» Data items
+++
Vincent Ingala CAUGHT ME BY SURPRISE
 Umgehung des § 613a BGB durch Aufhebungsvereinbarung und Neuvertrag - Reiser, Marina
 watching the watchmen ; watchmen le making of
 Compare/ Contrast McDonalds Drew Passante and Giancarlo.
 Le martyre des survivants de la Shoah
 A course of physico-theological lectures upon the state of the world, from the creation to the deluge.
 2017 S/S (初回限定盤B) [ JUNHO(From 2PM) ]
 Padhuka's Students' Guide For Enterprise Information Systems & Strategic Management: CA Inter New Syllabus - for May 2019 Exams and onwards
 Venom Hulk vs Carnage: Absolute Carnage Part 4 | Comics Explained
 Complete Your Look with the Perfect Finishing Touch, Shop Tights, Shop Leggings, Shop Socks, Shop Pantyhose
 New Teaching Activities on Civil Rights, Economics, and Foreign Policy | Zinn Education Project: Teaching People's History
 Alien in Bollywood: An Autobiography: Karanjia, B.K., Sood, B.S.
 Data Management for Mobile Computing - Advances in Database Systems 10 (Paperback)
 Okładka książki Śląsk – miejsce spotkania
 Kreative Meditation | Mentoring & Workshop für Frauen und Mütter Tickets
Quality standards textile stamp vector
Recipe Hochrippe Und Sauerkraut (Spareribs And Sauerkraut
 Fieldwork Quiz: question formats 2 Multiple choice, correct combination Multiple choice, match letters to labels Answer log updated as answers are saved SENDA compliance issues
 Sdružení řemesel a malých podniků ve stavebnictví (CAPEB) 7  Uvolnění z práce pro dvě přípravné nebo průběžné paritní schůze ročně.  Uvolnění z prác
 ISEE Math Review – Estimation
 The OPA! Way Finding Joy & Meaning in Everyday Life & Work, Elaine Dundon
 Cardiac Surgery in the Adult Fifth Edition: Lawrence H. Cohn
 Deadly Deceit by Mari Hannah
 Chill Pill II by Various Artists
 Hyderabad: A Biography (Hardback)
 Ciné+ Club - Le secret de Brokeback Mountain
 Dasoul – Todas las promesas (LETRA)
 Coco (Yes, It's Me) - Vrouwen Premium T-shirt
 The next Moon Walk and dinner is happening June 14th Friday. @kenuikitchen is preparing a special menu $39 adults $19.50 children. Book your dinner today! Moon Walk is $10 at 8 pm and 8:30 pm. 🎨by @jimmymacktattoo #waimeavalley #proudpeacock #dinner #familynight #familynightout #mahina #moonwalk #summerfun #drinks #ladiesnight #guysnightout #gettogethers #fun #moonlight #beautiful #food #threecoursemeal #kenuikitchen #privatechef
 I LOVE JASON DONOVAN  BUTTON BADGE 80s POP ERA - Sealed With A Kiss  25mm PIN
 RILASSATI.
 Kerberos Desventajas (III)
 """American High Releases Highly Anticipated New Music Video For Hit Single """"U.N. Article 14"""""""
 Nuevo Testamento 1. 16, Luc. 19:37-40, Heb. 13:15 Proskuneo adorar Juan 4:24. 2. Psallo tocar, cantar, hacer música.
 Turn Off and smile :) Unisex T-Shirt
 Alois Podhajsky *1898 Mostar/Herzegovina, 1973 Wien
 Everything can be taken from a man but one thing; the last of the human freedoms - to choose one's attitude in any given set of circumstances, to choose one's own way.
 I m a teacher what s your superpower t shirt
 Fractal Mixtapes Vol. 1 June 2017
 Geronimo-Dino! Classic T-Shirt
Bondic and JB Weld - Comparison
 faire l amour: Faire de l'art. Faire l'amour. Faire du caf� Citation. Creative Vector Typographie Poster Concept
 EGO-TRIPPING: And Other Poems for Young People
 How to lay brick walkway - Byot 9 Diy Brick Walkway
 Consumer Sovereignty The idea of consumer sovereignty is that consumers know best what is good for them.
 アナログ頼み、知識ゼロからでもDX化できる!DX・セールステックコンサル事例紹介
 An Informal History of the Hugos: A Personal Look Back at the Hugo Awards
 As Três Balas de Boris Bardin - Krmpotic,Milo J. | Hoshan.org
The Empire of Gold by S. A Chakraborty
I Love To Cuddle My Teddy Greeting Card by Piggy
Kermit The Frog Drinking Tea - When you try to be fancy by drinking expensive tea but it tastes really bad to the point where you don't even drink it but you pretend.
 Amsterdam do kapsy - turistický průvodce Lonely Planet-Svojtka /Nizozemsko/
+++
» Exercise instructions
Now copy each line of the entries that mentions "People".

» Exercise result
 New Teaching Activities on Civil Rights, Economics, and Foreign Policy | Zinn Education Project: Teaching People's History
 EGO-TRIPPING: And Other Poems for Young People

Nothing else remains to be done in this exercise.